I do favor python and the first disadvantage that comes to my mind is when commenting out a statement like if myTest(): then you must change the indentation of the whole executed block which you wouldn't have to do with C or Java. In fact in python instead of commenting out an if-clause instead I've started to comment it out this way: `if True:#myTest() so I won't also have to change the following code block. Since Java and C don't rely on indentation it makes commenting out statements easier with C and Java.

Answer 21

• Strange OOP:
  • len(s) through __len__(self) and other "special methods"
  • extra special methods which could be derived from other special methods (__add__ and __iadd__ for + and +=)
  • self as first method parameter
  • you can forget to call base class constructor
  • no access modifiers (private, protected ...)
• no constant definitions
• no immutability for custom types
• GIL
• poor performance which leads to a mix of Python and C and troubles with builds (looking for C libs, platform dependencies ...)
• bad documentation, especially in third party libs
• incompatibility between Python 2.x and 3.x
• poor code analysis tools (compared to what is offered for statically typed languages such as Java or C#)

Answer 22

"Immutability" is not exactly it's strong point. AFAIK numbers, tuples and strings are immutable, everything else (i.e. objects) is mutable. Compare that to functional languages like Erlang or Haskell where everything is immutable (by default, at least).

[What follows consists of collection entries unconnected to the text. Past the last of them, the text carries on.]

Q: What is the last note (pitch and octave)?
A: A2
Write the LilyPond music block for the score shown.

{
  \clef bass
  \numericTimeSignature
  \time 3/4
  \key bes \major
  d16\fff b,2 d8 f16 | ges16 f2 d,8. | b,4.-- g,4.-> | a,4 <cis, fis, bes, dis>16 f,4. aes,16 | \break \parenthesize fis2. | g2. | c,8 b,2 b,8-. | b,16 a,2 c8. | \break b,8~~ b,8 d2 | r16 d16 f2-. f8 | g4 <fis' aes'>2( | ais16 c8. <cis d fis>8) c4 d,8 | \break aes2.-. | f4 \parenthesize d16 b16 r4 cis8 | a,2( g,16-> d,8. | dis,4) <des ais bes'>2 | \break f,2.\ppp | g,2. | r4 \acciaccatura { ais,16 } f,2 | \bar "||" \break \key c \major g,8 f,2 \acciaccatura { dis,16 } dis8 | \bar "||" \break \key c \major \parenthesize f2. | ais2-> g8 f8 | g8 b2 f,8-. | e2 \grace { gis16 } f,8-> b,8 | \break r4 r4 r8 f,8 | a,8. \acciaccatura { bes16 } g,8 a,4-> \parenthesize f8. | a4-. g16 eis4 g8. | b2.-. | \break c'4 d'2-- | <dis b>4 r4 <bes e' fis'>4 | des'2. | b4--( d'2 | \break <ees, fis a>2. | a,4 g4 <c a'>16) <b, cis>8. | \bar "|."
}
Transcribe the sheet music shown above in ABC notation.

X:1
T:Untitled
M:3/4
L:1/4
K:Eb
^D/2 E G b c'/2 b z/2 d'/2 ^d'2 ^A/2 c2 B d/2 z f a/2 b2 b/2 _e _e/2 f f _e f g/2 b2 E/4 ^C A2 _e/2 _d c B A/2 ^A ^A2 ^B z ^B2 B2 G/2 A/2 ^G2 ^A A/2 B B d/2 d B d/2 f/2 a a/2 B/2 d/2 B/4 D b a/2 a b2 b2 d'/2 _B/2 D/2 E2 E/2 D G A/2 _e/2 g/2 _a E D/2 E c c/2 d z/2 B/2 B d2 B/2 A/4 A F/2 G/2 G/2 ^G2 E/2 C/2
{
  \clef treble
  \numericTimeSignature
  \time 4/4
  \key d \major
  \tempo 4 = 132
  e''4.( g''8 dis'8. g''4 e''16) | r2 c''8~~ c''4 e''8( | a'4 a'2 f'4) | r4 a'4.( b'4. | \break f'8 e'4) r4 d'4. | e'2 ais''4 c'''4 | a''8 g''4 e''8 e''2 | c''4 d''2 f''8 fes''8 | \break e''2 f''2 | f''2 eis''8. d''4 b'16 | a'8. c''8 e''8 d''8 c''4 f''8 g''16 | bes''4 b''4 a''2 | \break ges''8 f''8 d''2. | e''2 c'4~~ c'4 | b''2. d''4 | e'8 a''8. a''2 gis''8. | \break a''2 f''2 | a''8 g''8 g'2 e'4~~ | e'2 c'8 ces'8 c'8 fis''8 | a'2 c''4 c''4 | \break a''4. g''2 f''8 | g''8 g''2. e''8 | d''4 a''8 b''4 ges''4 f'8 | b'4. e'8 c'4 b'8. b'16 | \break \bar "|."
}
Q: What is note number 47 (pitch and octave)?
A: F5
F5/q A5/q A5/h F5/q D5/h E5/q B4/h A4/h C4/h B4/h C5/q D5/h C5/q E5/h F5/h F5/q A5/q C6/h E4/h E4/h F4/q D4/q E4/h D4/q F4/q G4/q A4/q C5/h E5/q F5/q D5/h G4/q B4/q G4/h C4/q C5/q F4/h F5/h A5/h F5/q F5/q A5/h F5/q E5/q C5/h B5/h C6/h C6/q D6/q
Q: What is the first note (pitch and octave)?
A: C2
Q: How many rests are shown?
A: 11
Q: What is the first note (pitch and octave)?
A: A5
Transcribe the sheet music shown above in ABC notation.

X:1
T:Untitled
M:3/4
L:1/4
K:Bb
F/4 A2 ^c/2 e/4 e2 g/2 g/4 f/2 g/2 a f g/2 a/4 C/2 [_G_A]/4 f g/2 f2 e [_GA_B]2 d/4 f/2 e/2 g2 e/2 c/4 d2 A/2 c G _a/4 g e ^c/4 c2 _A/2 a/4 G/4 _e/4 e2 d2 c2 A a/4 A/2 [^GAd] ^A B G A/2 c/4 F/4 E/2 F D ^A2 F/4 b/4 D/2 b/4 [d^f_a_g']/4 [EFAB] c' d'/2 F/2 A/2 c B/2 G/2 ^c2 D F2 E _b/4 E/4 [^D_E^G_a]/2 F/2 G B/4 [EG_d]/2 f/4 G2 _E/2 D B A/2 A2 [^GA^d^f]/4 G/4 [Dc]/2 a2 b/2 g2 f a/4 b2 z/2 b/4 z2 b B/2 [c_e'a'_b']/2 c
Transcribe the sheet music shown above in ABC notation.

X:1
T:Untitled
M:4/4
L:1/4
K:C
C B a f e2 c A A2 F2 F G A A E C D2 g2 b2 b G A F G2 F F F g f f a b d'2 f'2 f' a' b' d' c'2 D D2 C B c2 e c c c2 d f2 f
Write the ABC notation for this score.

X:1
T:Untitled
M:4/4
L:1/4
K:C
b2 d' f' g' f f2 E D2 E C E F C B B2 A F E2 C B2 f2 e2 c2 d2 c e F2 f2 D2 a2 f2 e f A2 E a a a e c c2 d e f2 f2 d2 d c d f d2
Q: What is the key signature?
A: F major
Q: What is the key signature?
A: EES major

However, Immutability really really shines with concurrency*, which is also not Python's strong point, so at least it's consequent.

(*= For the nitpickers: I mean concurrency which is at least partially parallel. I guess Python is ok with "single-threaded" concurrency, in which immutability is not as important. (Yes, FP-lovers, I know that immutability is great even without concurrency.))

Answer 23

I'd love to have explicitly parallel constructs. More often than not, when I write a list comprehension like

[ f(x) for x in lots_of_sx ]

I don't care the order in which the elements will be processed. Sometimes, I don't even care in which order they are returned.

Even if CPython can't do it well when my f is pure Python, behavior like this could be defined for other implementations to use.

Answer 24

Python has no tail-call optimization, mostly for philosophical reasons. This means that tail-recursing on large structures can cost O(n) memory (because of the unnecessary stack that is kept) and will require you to rewrite the recursion as a loop to get O(1) memory.